----- DATA ENTRIES
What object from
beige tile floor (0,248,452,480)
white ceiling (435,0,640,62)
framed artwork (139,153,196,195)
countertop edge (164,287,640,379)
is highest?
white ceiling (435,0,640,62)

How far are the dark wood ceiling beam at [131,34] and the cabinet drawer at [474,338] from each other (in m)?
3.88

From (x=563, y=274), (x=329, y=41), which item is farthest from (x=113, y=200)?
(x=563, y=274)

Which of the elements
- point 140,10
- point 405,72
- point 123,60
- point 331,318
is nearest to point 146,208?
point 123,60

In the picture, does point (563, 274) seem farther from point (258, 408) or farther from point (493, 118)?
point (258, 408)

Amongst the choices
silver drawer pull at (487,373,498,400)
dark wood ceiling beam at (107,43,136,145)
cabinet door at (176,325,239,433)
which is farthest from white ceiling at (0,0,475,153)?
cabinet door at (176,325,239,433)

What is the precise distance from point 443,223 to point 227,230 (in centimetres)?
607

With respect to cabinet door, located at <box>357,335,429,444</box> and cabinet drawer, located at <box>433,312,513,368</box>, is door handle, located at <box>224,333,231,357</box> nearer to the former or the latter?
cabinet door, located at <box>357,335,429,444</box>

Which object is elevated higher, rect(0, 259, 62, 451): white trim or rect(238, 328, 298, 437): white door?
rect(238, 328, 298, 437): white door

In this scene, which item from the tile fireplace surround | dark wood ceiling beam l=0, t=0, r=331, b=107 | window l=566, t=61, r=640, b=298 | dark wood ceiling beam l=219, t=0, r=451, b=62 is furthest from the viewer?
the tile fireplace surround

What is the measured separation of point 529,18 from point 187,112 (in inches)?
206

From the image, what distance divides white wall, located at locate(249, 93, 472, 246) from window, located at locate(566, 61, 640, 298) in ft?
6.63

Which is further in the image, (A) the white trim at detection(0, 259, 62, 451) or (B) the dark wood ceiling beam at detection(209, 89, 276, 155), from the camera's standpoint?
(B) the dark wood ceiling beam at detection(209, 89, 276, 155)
----------
_WHAT TO WORK ON_.
Can you rewrite all of the entries above as a JSON list of strings, one string per line, with blank lines left out?

_WRITTEN RESPONSE_.
[
  "What object from",
  "beige tile floor (0,248,452,480)",
  "white ceiling (435,0,640,62)",
  "framed artwork (139,153,196,195)",
  "countertop edge (164,287,640,379)",
  "is highest?",
  "white ceiling (435,0,640,62)",
  "How far are the dark wood ceiling beam at [131,34] and the cabinet drawer at [474,338] from each other (in m)?",
  "3.88",
  "From (x=563, y=274), (x=329, y=41), which item is farthest from (x=113, y=200)?",
  "(x=563, y=274)",
  "Which of the elements",
  "- point 140,10",
  "- point 405,72",
  "- point 123,60",
  "- point 331,318",
  "is nearest to point 146,208?",
  "point 123,60",
  "In the picture, does point (563, 274) seem farther from point (258, 408) or farther from point (493, 118)?",
  "point (258, 408)",
  "Amongst the choices",
  "silver drawer pull at (487,373,498,400)",
  "dark wood ceiling beam at (107,43,136,145)",
  "cabinet door at (176,325,239,433)",
  "which is farthest from white ceiling at (0,0,475,153)?",
  "cabinet door at (176,325,239,433)",
  "What is the precise distance from point 443,223 to point 227,230 (in centimetres)?",
  "607",
  "With respect to cabinet door, located at <box>357,335,429,444</box> and cabinet drawer, located at <box>433,312,513,368</box>, is door handle, located at <box>224,333,231,357</box> nearer to the former or the latter?",
  "cabinet door, located at <box>357,335,429,444</box>",
  "Which object is elevated higher, rect(0, 259, 62, 451): white trim or rect(238, 328, 298, 437): white door?",
  "rect(238, 328, 298, 437): white door",
  "In this scene, which item from the tile fireplace surround | dark wood ceiling beam l=0, t=0, r=331, b=107 | window l=566, t=61, r=640, b=298 | dark wood ceiling beam l=219, t=0, r=451, b=62 is furthest from the viewer?",
  "the tile fireplace surround",
  "What is the measured separation of point 529,18 from point 187,112 (in inches)?",
  "206",
  "From the image, what distance divides white wall, located at locate(249, 93, 472, 246) from window, located at locate(566, 61, 640, 298) in ft?",
  "6.63",
  "Which is further in the image, (A) the white trim at detection(0, 259, 62, 451) or (B) the dark wood ceiling beam at detection(209, 89, 276, 155), from the camera's standpoint?",
  "(B) the dark wood ceiling beam at detection(209, 89, 276, 155)"
]